** Your goal **
Reproduce the part of the diagnosis account that opens with "Ductal Carcinoma In Situ is" and closes with "prognosis is great.", substituting "gel" for "jelly".

At the end of November 2012, when I was in for my routine MRI, Dr. Pope saw something suspicious and I had a follow-up ultra sound on the spot in question.  This was par for the course for my case.  Given my family history, the doctors never took anything for granted and over the years I had various follow-up tests.  Dr. Pope felt strongly that what we were looking at was a benign pamplona, but given my history, he couldn't be sure.  I had the needle biopsy a couple of days later and then headed out of town for my daughter's fourth birthday.  Dr. Pope called first thing Monday morning to give me the diagnosis of Ductal Carcinoma In Situ.  And so, the journey began.

Ductal Carcinoma In Situ is a very good good diagnosis.  Basically I have what looks like a small blob of jelly (cancer) in one of the larger ducts on the right side.  At this point, it does not look like it has spread outside of the duct or is in the other breast or in any other tissue.  This is very good news.  This means my cancer is graded a stage 0 and the prognosis is great.

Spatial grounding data
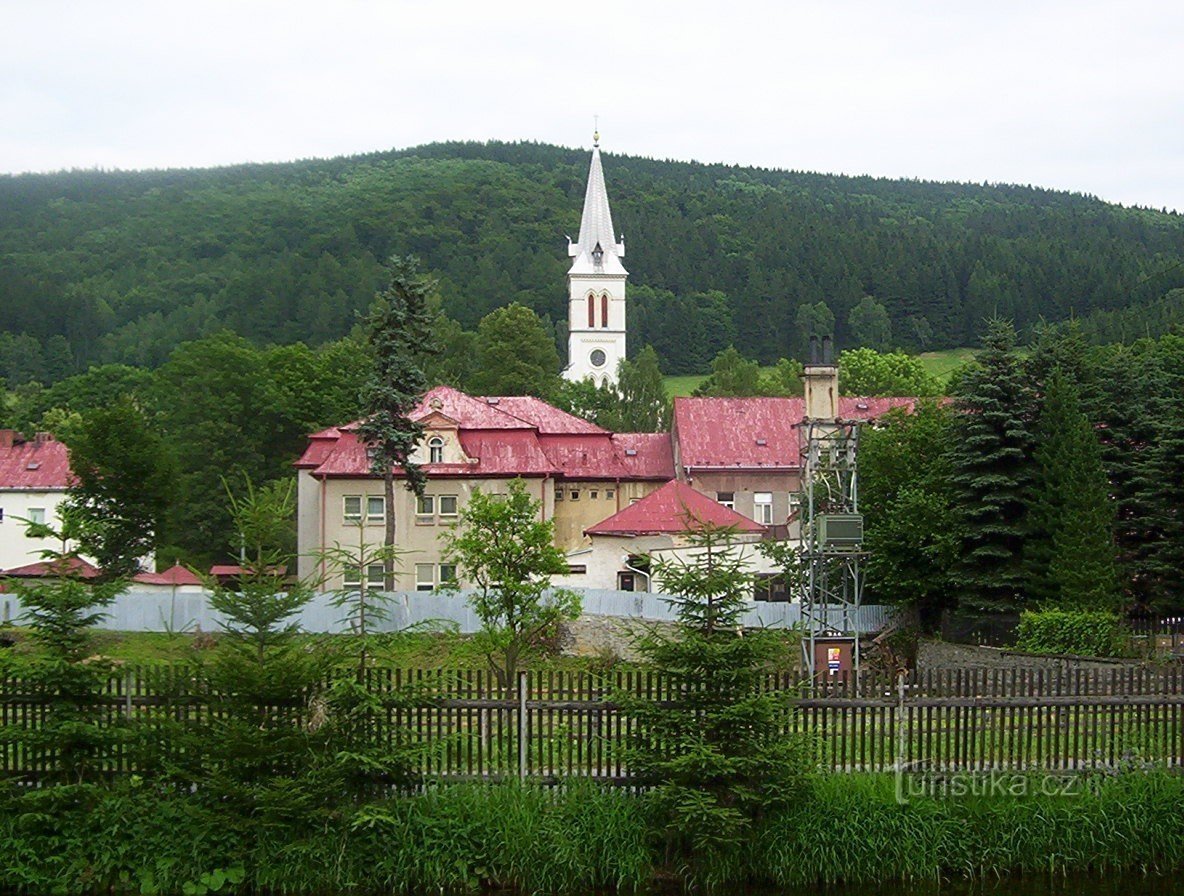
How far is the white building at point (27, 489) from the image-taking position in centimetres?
7119

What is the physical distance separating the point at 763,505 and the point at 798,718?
42.2 metres

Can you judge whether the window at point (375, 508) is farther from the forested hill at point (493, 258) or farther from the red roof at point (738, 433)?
the forested hill at point (493, 258)

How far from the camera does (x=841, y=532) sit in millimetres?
32438

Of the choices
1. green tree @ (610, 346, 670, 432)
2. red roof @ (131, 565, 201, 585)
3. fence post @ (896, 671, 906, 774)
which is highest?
green tree @ (610, 346, 670, 432)

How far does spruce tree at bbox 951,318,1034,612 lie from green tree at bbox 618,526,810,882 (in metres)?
19.9

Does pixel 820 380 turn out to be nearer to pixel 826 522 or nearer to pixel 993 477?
pixel 993 477

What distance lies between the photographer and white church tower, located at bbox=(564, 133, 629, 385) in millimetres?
118938

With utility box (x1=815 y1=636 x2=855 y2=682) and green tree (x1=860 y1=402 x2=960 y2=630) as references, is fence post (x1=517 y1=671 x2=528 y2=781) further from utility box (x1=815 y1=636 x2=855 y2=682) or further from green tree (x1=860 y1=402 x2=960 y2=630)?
green tree (x1=860 y1=402 x2=960 y2=630)

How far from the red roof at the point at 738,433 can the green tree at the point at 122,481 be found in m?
21.1

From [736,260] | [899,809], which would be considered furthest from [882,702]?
[736,260]

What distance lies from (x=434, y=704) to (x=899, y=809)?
5.90 meters

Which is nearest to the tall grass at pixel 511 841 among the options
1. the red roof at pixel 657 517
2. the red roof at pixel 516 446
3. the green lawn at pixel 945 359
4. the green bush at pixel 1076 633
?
the green bush at pixel 1076 633

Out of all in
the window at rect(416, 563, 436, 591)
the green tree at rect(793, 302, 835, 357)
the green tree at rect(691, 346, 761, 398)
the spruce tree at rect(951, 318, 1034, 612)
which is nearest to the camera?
the spruce tree at rect(951, 318, 1034, 612)

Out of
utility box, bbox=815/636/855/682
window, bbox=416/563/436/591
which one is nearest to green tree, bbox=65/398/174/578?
window, bbox=416/563/436/591
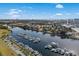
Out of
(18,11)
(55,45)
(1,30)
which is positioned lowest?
(55,45)

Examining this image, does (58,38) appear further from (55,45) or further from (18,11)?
(18,11)

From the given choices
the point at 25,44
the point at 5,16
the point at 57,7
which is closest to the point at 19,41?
the point at 25,44

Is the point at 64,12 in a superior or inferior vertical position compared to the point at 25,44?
superior

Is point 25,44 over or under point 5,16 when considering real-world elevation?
under

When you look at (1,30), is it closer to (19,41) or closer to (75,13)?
(19,41)

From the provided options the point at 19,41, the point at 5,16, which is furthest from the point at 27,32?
the point at 5,16

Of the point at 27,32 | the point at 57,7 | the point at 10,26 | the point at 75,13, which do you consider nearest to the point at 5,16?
the point at 10,26

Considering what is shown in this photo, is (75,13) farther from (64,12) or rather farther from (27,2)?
(27,2)
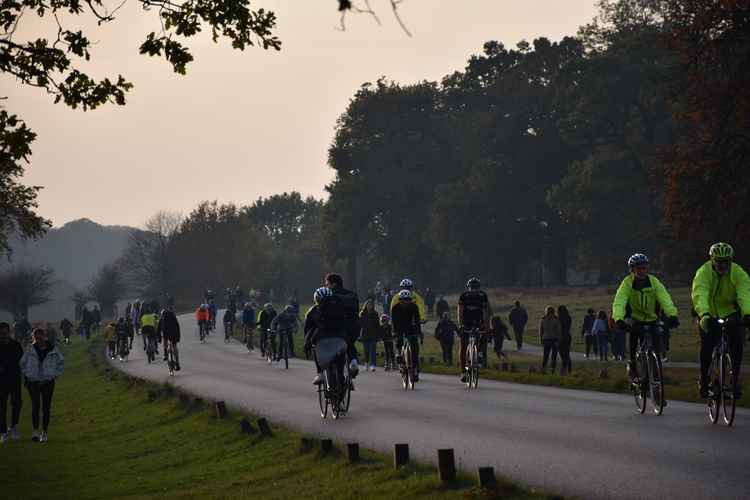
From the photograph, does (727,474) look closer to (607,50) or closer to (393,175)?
(607,50)

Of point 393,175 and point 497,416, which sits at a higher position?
point 393,175

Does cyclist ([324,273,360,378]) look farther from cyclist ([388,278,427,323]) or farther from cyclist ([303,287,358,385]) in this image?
cyclist ([388,278,427,323])

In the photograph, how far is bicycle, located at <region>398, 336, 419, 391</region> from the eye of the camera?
24.7 meters

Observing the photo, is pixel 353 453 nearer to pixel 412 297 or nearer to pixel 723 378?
pixel 723 378

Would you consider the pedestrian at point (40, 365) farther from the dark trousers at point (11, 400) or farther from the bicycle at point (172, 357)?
the bicycle at point (172, 357)

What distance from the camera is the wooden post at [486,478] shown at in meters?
10.3

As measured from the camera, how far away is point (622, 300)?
15484mm

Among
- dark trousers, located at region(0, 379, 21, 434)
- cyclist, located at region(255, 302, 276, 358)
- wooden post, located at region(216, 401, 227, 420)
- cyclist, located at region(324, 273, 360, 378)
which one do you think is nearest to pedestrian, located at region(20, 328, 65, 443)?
dark trousers, located at region(0, 379, 21, 434)

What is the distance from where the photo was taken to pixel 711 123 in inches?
1331

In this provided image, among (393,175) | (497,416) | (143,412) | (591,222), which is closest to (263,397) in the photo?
(143,412)

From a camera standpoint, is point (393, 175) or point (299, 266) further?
point (299, 266)

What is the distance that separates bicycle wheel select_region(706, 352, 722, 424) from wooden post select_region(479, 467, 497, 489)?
483 centimetres

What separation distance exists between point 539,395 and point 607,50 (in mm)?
51600

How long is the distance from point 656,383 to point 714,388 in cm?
141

** Expected answer **
Ductal Carcinoma In Situ is a very good good diagnosis.  Basically I have what looks like a small blob of gel (cancer) in one of the larger ducts on the right side.  At this point, it does not look like it has spread outside of the duct or is in the other breast or in any other tissue.  This is very good news.  This means my cancer is graded a stage 0 and the prognosis is great.